Basics of Economics -1

The basics of economics, as laid out by Adam Smith in The Wealth of Nations (seems like the only book worth reading in economics to me) are missed by most people-including many well known economists and financial planners and bankers.

Here are some key points of Economics, thanks to Adam Smith.

1. Society progressed by increased division of labor-specialization leads to more efficient production.
2. For division of labor to come about, you need capital (think tools-workers need tools to work on to produce more). As capital in a society progresses, division of labor also progresses alongside it. More capital in a society leads to more efficient division of labor.
3. Efforts of Government should be directed to increase production of things. This brings down their costs (increases surplus production)-leading to more exchanges.
4. Parsimony and savings result in accumulation of capital and should be encouraged. Consumption of goods should be discouraged. Consumption should only be a percentage of net capital gained-so that there is continual accumulation of capital in the society. This is well understood when considering a single individual-a man who saves comes out ahead-someone who consumes only a small portion of their capital has a brighter future.

There's more to The Wealth of Nations than this-but these are some of the most important points.

Consumption can be looked at as the return of goods to their basic forms which have no resale value-carbon and CO2 for coal and oil, wood and glass turning into living room decorations with little resale value, etc. This is similar to the treatment of Hayek in his order of goods-higher order goods being the more basic commodities, and lower order goods being the more finished products.

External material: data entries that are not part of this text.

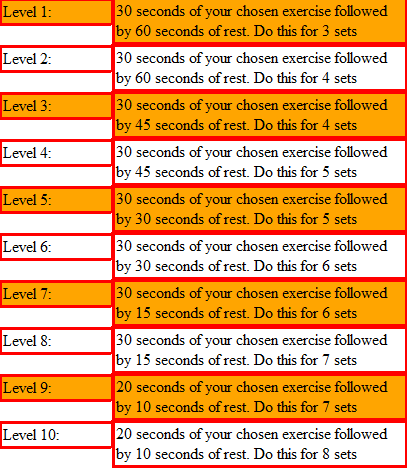 | | |
|---|---|
| Level 1: | 30 seconds of your chosen exercise followed by 60 seconds of rest. Do this for 3 sets |
| Level 2: | 30 seconds of your chosen exercise followed by 60 seconds of rest. Do this for 4 sets |
| Level 3: | 30 seconds of your chosen exercise followed by 45 seconds of rest. Do this for 4 sets |
| Level 4: | 30 seconds of your chosen exercise followed by 45 seconds of rest. Do this for 5 sets |
| Level 5: | 30 seconds of your chosen exercise followed by 30 seconds of rest. Do this for 5 sets |
| Level 6: | 30 seconds of your chosen exercise followed by 30 seconds of rest. Do this for 6 sets |
| Level 7: | 30 seconds of your chosen exercise followed by 15 seconds of rest. Do this for 6 sets |
| Level 8: | 30 seconds of your chosen exercise followed by 15 seconds of rest. Do this for 7 sets |
| Level 9: | 20 seconds of your chosen exercise followed by 10 seconds of rest. Do this for 7 sets |
| Level 10: | 20 seconds of your chosen exercise followed by 10 seconds of rest. Do this for 8 sets |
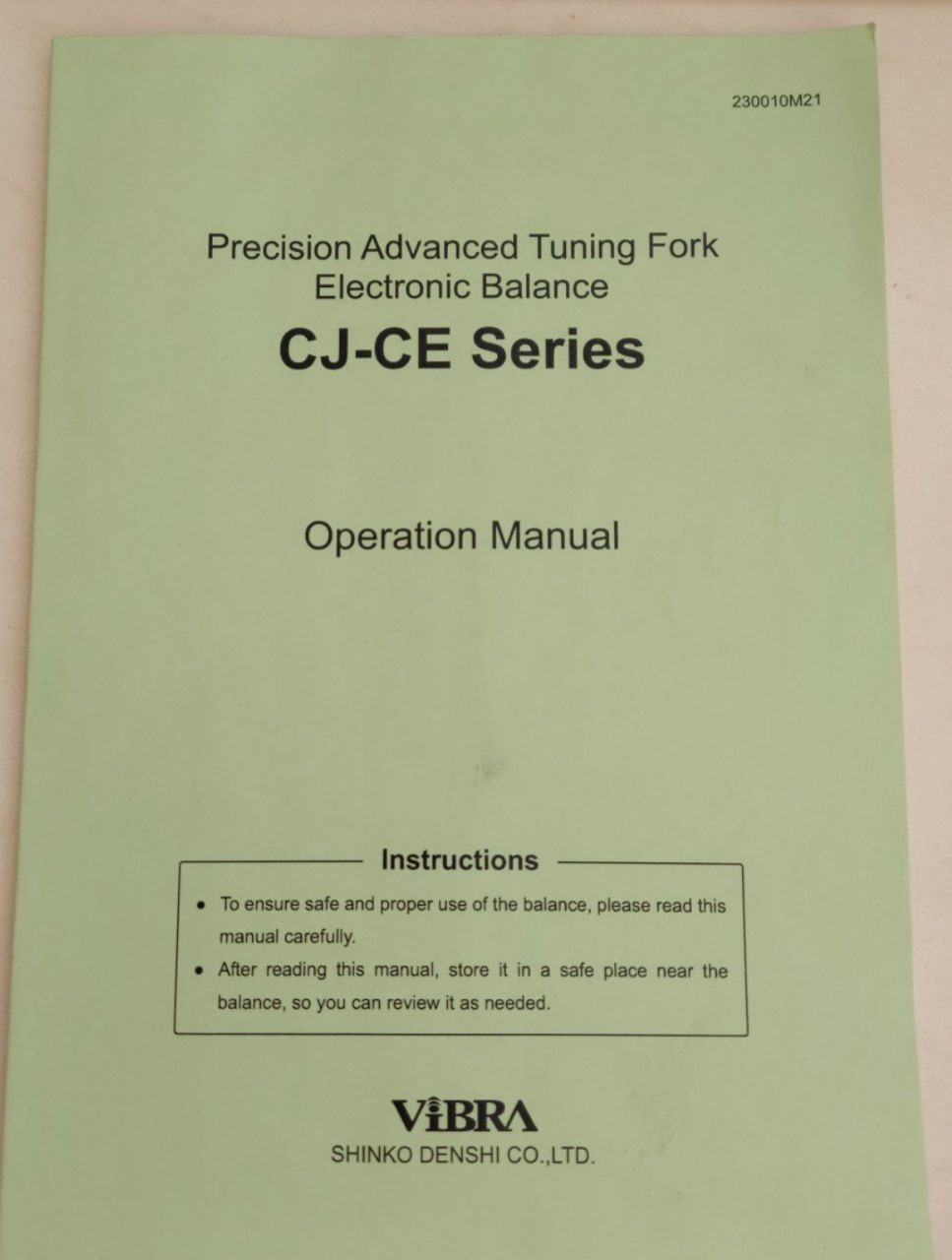 230010M21

Precision Advanced Tuning Fork
Electronic Balance

CJ-CE Series

Operation Manual

Instructions

• To ensure safe and proper use of the balance, please read this manual carefully.
• After reading this manual, store it in a safe place near the balance, so you can review it as needed.

ViBRA
SHINKO DENSHI CO.,LTD.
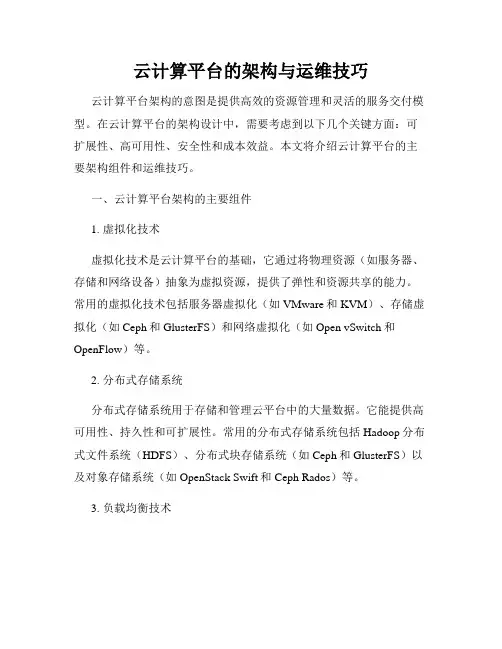 云计算平台的架构与运维技巧

云计算平台架构的意图是提供高效的资源管理和灵活的服务交付模型。在云计算平台的架构设计中，需要考虑到以下几个关键方面：可扩展性、高可用性、安全性和成本效益。本文将介绍云计算平台的主要架构组件和运维技巧。

一、云计算平台架构的主要组件

1. 虚拟化技术

虚拟化技术是云计算平台的基础，它通过将物理资源（如服务器、存储和网络设备）抽象为虚拟资源，提供了弹性和资源共享的能力。常用的虚拟化技术包括服务器虚拟化（如 VMware 和 KVM）、存储虚拟化（如 Ceph 和 GlusterFS）和网络虚拟化（如 Open vSwitch 和 OpenFlow）等。

2. 分布式存储系统

分布式存储系统用于存储和管理云平台中的大量数据。它能提供高可用性、持久性和可扩展性。常用的分布式存储系统包括 Hadoop 分布式文件系统（HDFS）、分布式块存储系统（如 Ceph 和 GlusterFS）以及对象存储系统（如 OpenStack Swift 和 Ceph Rados）等。

3. 负载均衡技术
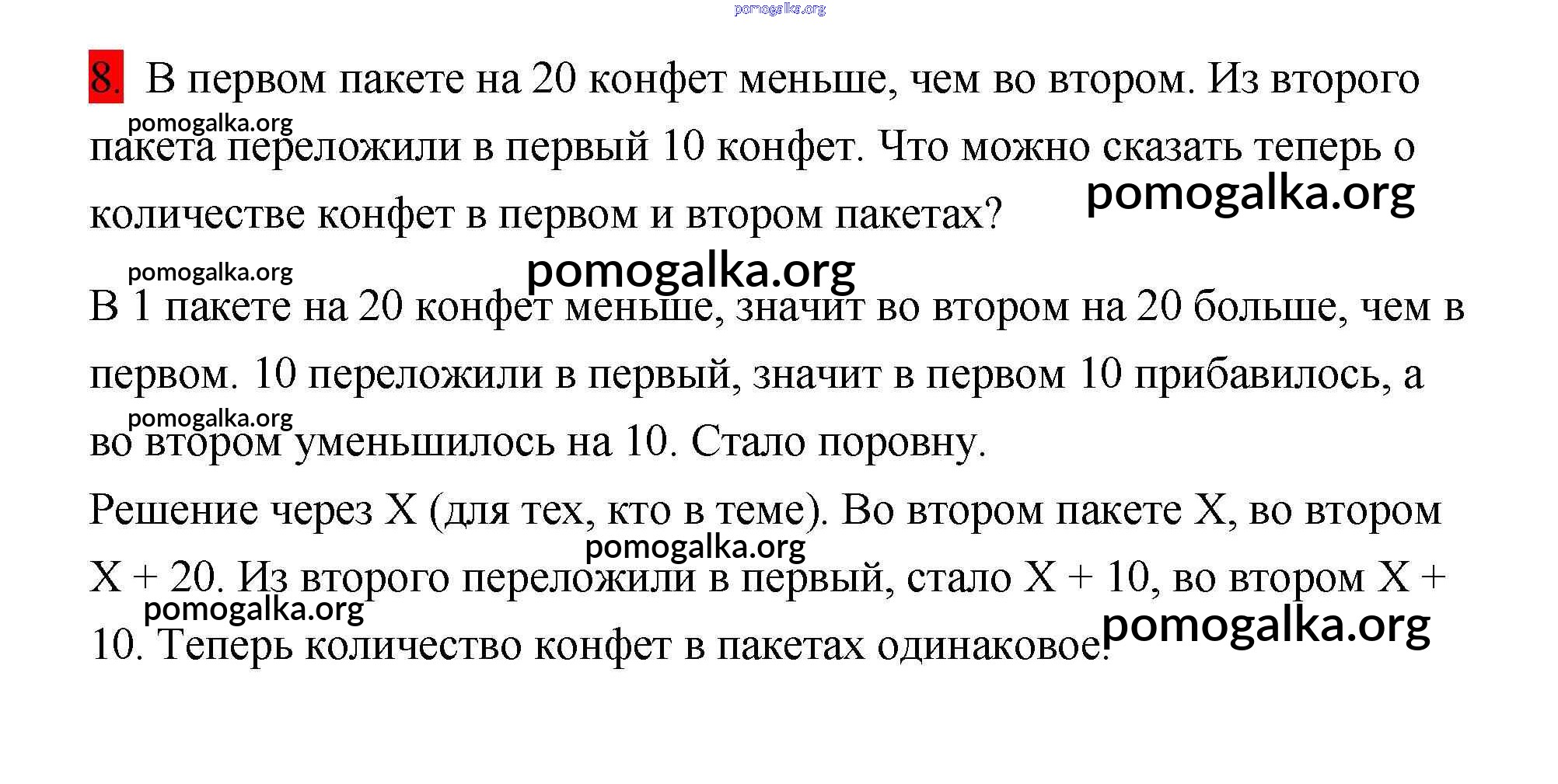 pomogalka.org

8. В первом пакете на 20 конфет меньше, чем во втором. Из второго пакета переложили в первый 10 конфет. Что можно сказать теперь о количестве конфет в первом и втором пакетах?

pomogalka.org
pomogalka.org
pomogalka.org
pomogalka.org

В 1 пакете на 20 конфет меньше, значит во втором на 20 больше, чем в первом. 10 переложили в первый, значит в первом 10 прибавилось, а во втором уменьшилось на 10. Стало поровну.

pomogalka.org

Решение через Х (для тех, кто в теме). Во втором пакете Х, во втором Х + 20. Из второго переложили в первый, стало Х + 10, во втором Х + 10. Теперь количество конфет в пакетах одинаковое.

pomogalka.org
pomogalka.org
pomogalka.org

I like to think of the order of goods in reverse-because the "evolution" of goods is easier for me to understand that way-lower order goods being turned to higher order goods by the work of man, using capital (tools) and labor ( man hours).

An example of how everyone has got it all wrong with the $168 billion stimulus package in the US earlier in the year.

The package is often said to boost consumption and therefore economic growth. See News release here today, for example. That is not right. Why?

If you give me money to buy more apples, does that increase automatically the amount of apple production or the net production of society? No. Consumption is a drain on capital. It leads to destruction of capital. You don't want a society to consume more---you want it to produce more and save more. That $168 Billion should be used by judicious people to invest more in improving their specializations, getting better jobs, etc-in other words, improving division of labor to increase net production (goods and services is an arbitrary distinction-services can be looked at as intangible goods). Consumption does not increase economic growth-it is economic growth which increases consumption. They have it backwards there. As the net production of a society grows, assuming a fixed percentage is being consumed-the consumed portion keeps on increasing in time.